SUPPLIED INFORMATION>

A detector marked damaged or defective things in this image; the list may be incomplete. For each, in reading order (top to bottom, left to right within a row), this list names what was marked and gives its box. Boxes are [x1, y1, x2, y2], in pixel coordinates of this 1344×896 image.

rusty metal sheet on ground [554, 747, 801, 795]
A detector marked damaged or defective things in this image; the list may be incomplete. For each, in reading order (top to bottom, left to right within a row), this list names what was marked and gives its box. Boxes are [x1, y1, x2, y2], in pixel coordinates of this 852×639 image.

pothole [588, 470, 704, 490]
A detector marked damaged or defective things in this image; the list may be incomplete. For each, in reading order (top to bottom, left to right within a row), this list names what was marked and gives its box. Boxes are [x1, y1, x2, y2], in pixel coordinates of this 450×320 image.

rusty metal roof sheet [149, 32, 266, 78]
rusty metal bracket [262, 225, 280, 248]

...

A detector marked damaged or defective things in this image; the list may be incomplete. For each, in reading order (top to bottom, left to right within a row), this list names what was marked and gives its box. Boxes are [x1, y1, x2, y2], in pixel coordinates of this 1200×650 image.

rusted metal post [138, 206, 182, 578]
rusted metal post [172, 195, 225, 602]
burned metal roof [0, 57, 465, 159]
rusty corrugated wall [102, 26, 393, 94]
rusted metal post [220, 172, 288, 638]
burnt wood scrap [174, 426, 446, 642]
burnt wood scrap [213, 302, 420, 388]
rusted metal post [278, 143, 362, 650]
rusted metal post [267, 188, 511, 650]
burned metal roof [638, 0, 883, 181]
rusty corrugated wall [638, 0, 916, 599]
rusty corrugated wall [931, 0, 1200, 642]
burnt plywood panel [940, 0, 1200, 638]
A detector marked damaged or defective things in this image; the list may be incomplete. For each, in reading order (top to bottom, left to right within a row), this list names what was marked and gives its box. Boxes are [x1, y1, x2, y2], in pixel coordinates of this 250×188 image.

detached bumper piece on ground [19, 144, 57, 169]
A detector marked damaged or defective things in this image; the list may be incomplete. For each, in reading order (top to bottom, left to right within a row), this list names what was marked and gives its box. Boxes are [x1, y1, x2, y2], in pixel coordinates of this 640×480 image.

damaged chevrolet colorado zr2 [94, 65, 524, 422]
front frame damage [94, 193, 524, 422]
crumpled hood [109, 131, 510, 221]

...

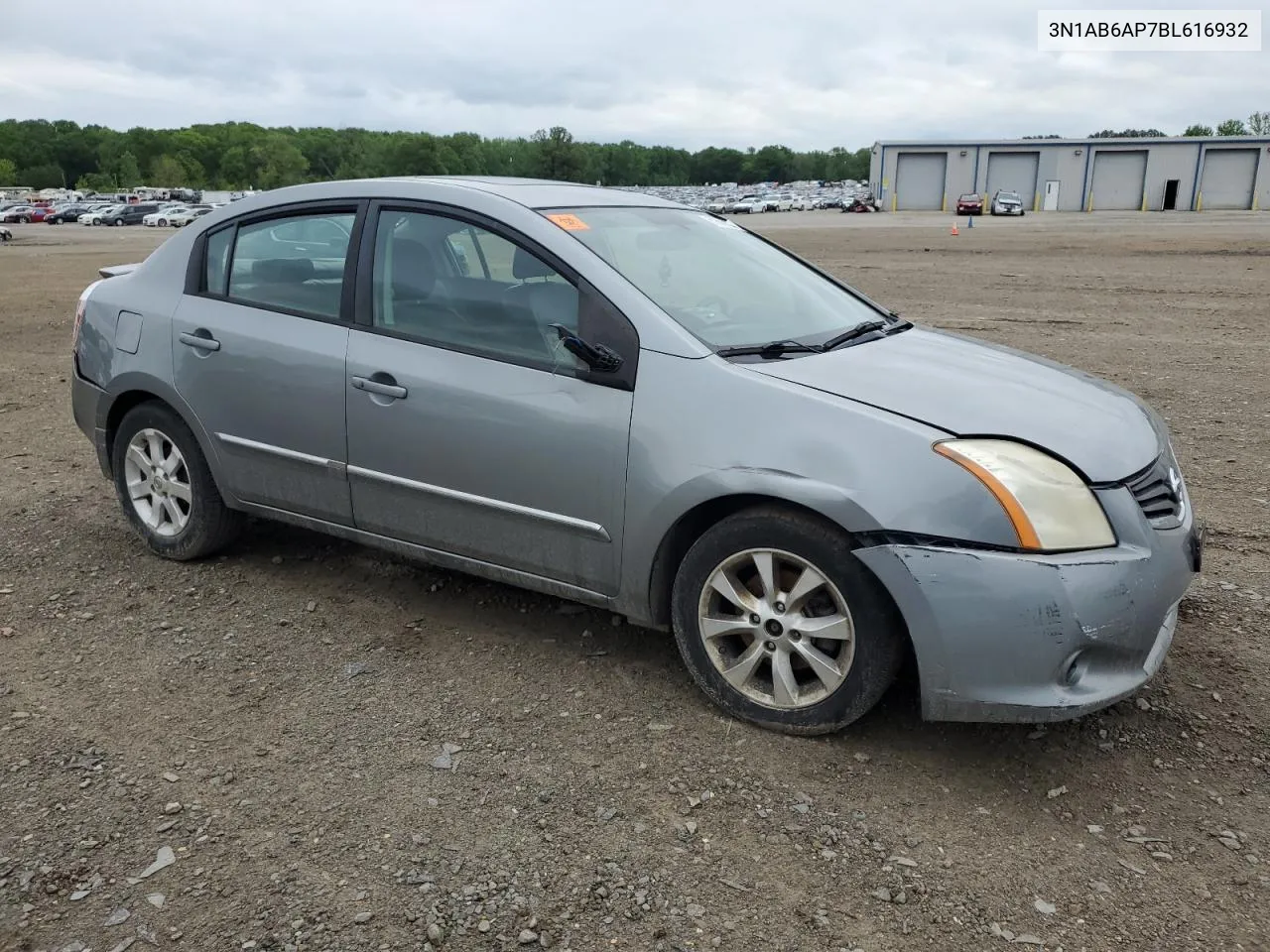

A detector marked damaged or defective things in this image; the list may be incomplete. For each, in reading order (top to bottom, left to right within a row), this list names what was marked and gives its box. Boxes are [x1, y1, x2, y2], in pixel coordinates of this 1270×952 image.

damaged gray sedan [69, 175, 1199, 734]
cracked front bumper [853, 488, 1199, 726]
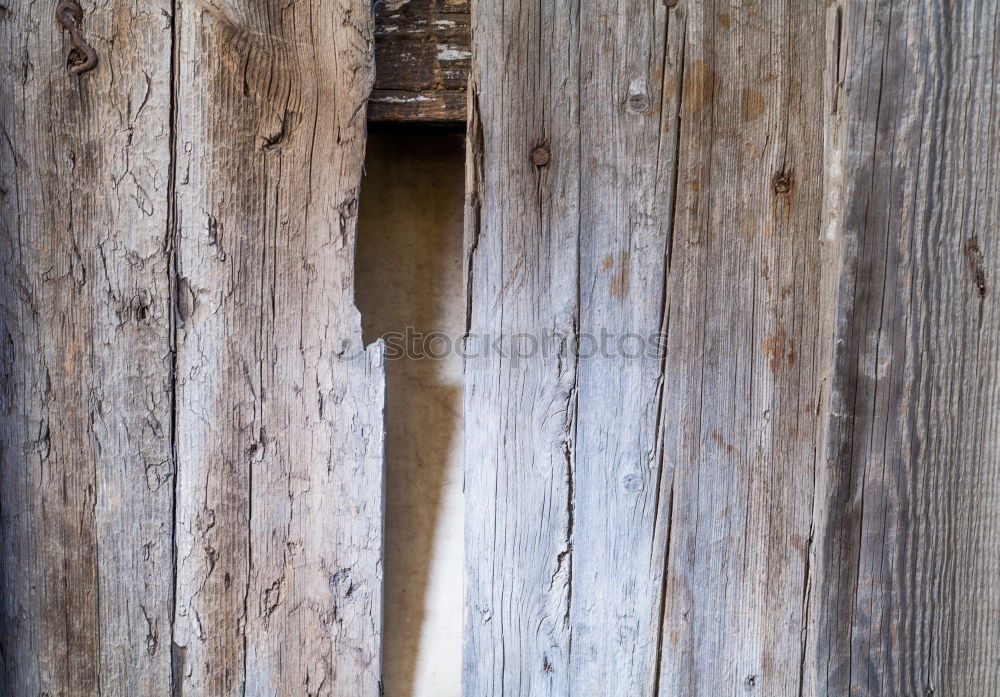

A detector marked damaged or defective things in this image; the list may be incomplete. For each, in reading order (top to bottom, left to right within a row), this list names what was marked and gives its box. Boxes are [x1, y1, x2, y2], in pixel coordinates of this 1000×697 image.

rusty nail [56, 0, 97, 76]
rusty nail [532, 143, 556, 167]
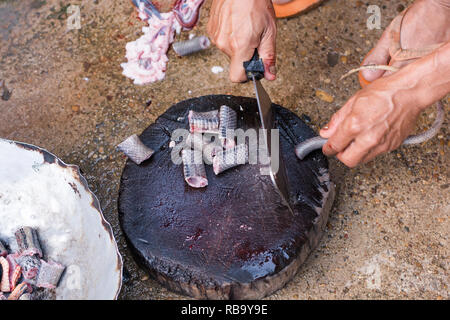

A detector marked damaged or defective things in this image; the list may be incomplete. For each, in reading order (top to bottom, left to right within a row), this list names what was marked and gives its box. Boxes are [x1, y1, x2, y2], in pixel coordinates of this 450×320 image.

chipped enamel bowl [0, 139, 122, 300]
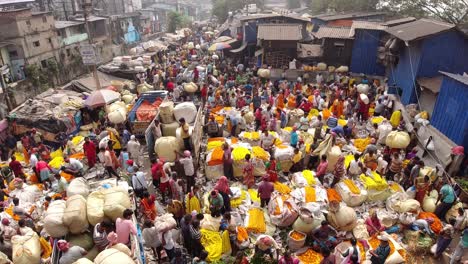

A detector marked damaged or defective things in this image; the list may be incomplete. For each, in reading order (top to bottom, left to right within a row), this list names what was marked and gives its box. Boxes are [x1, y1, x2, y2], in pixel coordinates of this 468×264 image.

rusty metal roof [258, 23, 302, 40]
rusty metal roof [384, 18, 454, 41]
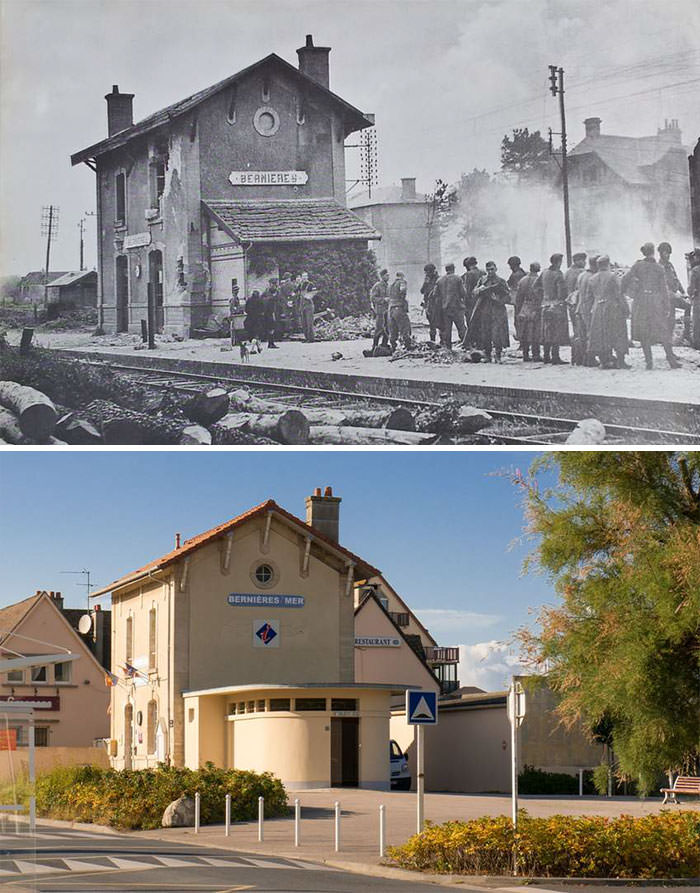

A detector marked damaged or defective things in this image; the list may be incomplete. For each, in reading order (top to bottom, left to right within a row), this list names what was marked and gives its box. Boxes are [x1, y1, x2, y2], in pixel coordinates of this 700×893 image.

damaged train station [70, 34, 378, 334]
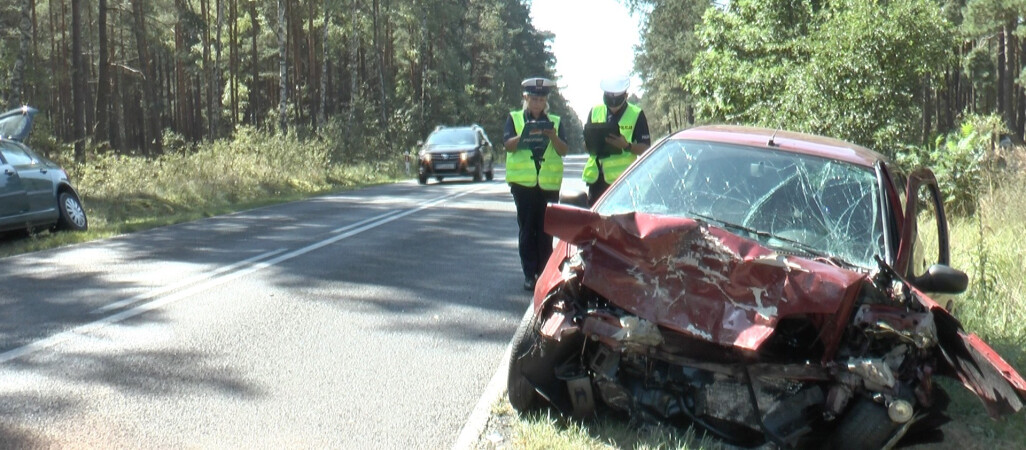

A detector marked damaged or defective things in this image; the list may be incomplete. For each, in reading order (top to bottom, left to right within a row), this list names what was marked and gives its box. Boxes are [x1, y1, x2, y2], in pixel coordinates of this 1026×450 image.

WHAT THE EXERCISE ASKS>
In the listing above, find the line containing "this 468×264 image." and the line containing "this 1026×450 image."; print those lines and every line between them exactly, leaving out pictures.

TASK OUTPUT>
A detector marked damaged or defective things in this image; the list may be incomplete. For each, in reading order (top to bottom, left to right within a row), this list names what was marked and gives its box. Boxes are [x1, y1, x2, y2], in pixel coordinates of this 468×264 image.

rusty metal roof [258, 23, 302, 40]
rusty metal roof [384, 18, 454, 41]

A detector marked damaged or defective things in this image; the list may be incomplete. For each, in reading order (top to bottom, left to right within a row), this list names what was marked and gives its box. Boxes are [x1, y1, x2, y2], in pixel coordinates of this 700×893 image.

damaged train station [70, 34, 378, 334]

A detector marked damaged or defective things in this image; the list may be incomplete. For each, in reading order (top to bottom, left to right within a row), this list names what was marked and gives its box. Boxes are [x1, y1, x2, y2], in pixel coordinates of this 1026×450 image.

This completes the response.